BIND versions from 4.9.3 onward have been developed and maintained by the Internet Systems Consortium (ISC) and its predecessor, the Internet Software Consortium, with support being provided by ISC's sponsors. As co-architects/programmers, Bob Halley and Paul Vixie released the first production-ready version of BIND version 8 in May 1997. BIND version 9 was released in September 2000 and is a major rewrite of nearly all aspects of the underlying BIND architecture. A BIND 10 project was started by ISC in 2009 to build next-generation DNS and DHCP implementations, but it failed to reach its goals and was abandoned in 2014 after 5 years of development. ISC returned to focusing on BIND 9 from which additional releases continue to be made. A subscription branch of BIND 9 with some proprietary features was also started by ISC during this time that is available only to paying customers. With the release of BIND 9.11.0, BIND 9 underwent a license change from the ISC license to the Mozilla Public License version 2. The BIND 9 codebase continues to be developed by ISC.

Being what may be considered as a reference implementation of DNS, BIND 9 implemented many DNS related features. The BIND 9 codebase was developed starting in August 1998 and was well-designed with suitable use of encapsulation and abstraction. But due to decades of several different sets of internal and external developers extending and patching the code, its codebase became highly complex and unwieldly. BIND 9's competitors have caught up to it in the features that matter, and its performance compares very poorly to what is routinely achieved by its competitors. A major recent complaint of DNS operators is the high number of security vulnerabilities that are regularly found and fixed in BIND 9. This may be attributed to the breath of features and complexity which makes it difficult for BIND 9 to avoid vulnerabilities.

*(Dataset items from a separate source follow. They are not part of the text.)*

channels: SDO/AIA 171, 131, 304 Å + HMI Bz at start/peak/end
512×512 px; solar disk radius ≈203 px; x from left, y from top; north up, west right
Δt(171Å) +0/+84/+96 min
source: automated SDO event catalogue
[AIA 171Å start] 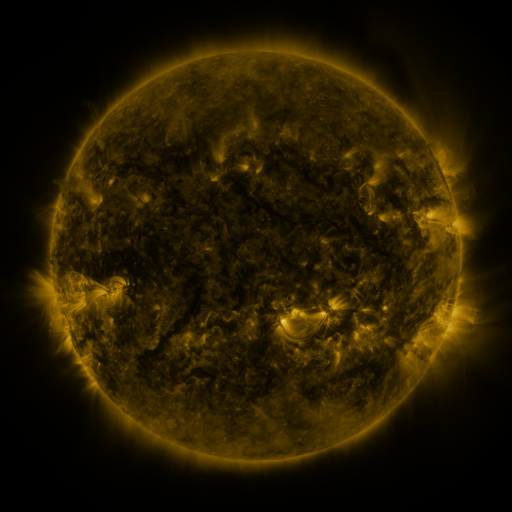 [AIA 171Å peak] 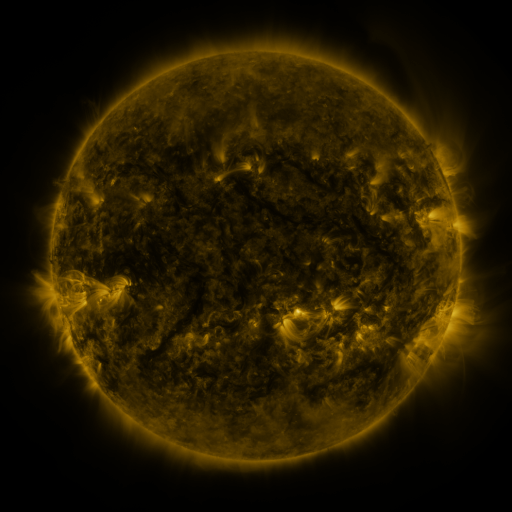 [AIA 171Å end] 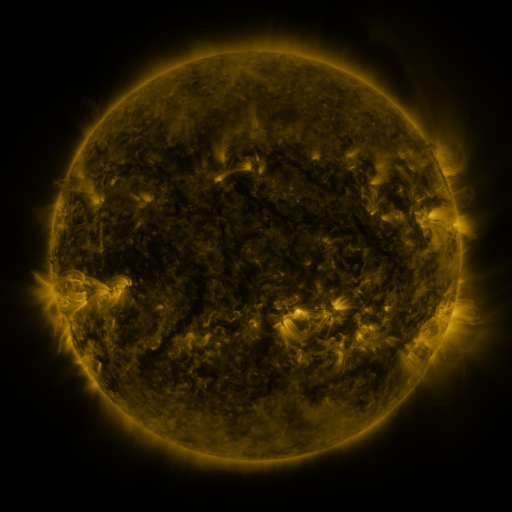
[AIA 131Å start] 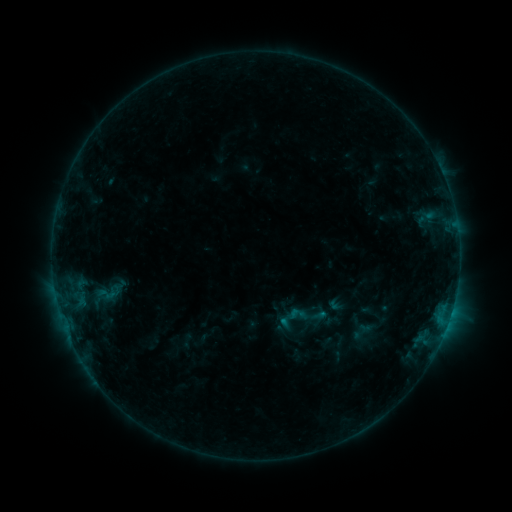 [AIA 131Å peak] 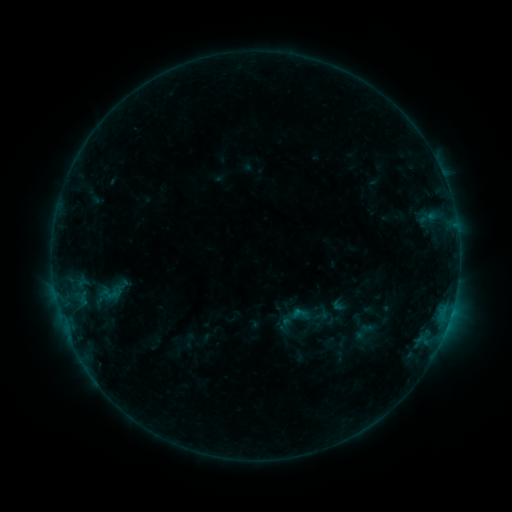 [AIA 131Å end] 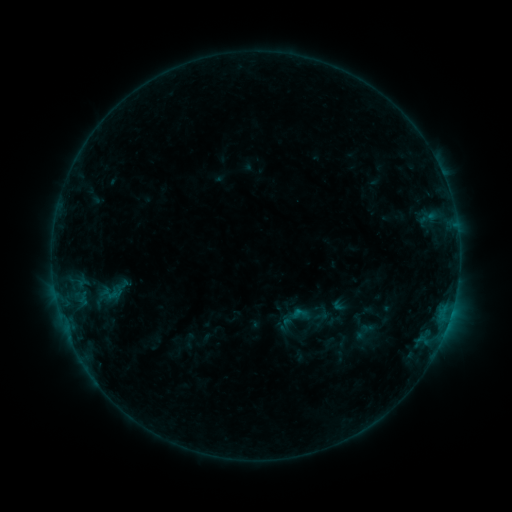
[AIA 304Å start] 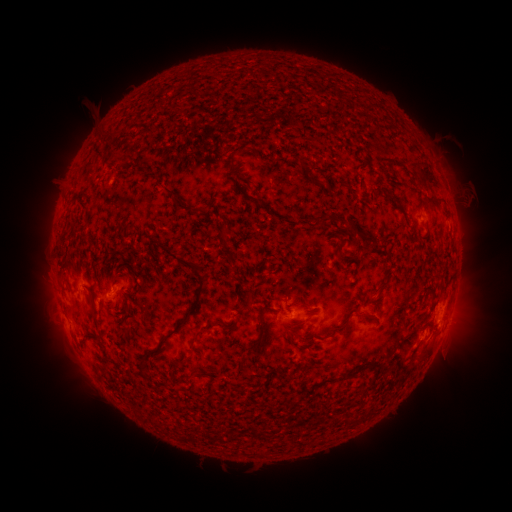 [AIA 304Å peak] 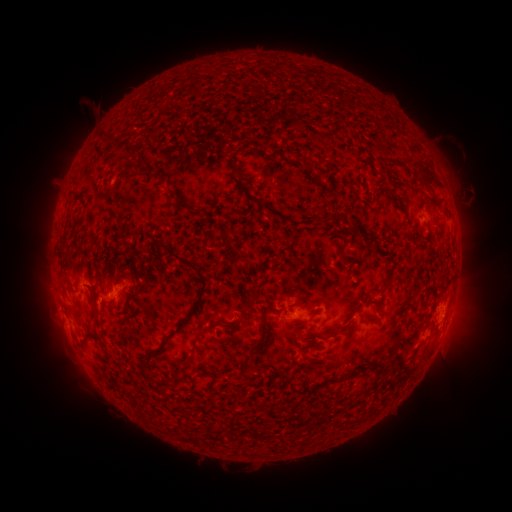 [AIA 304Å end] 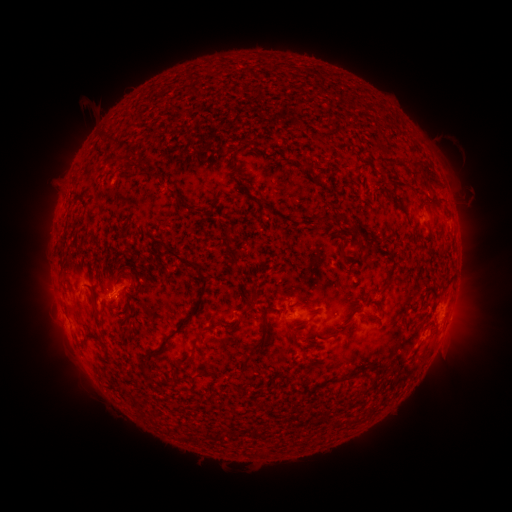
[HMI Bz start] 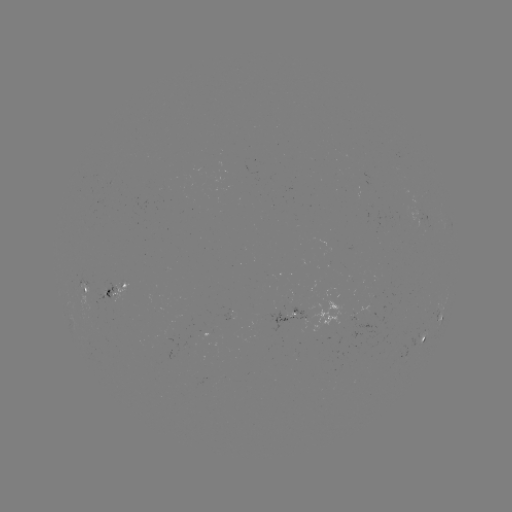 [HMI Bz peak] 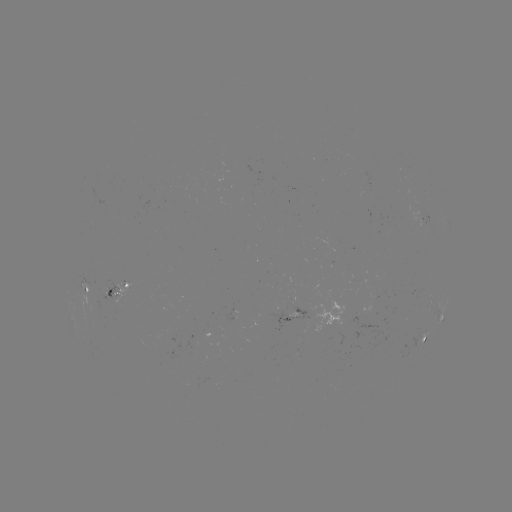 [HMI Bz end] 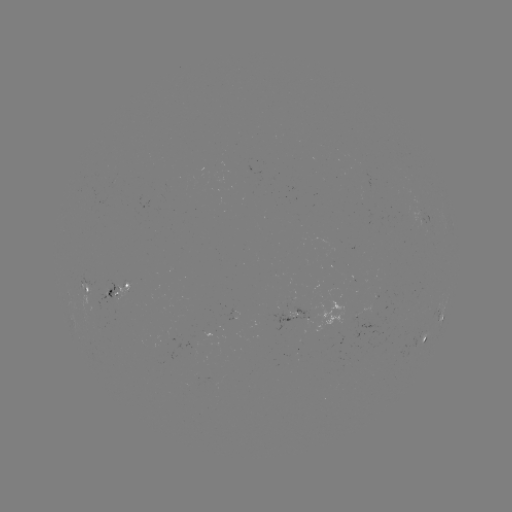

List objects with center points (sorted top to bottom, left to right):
emerging-flux region: (106, 287)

The development team at ISC are efficient at fixing reported vulnerabilities quickly, and its releases are generally well-supported by ISC's staff.

Loop was started by a former BIND 9 developer with the goal of reducing the number of features in this codebase so that it still serves a large percentage of typical DNS operational use-cases, but with greatly reduced code complexity, improved quality of code and maintainability. Loop aims to serve some additional use-cases where BIND 9 is not applied currently. Loop forked from the BIND 9.10.8 release and incorporates some code from the BIND 9.11.0a2 release and some bits from BIND 10. While externally it still resembles BIND 9 with its similar configuration language and programs, its code has undergone considerable changes and continues to evolve at a high rate.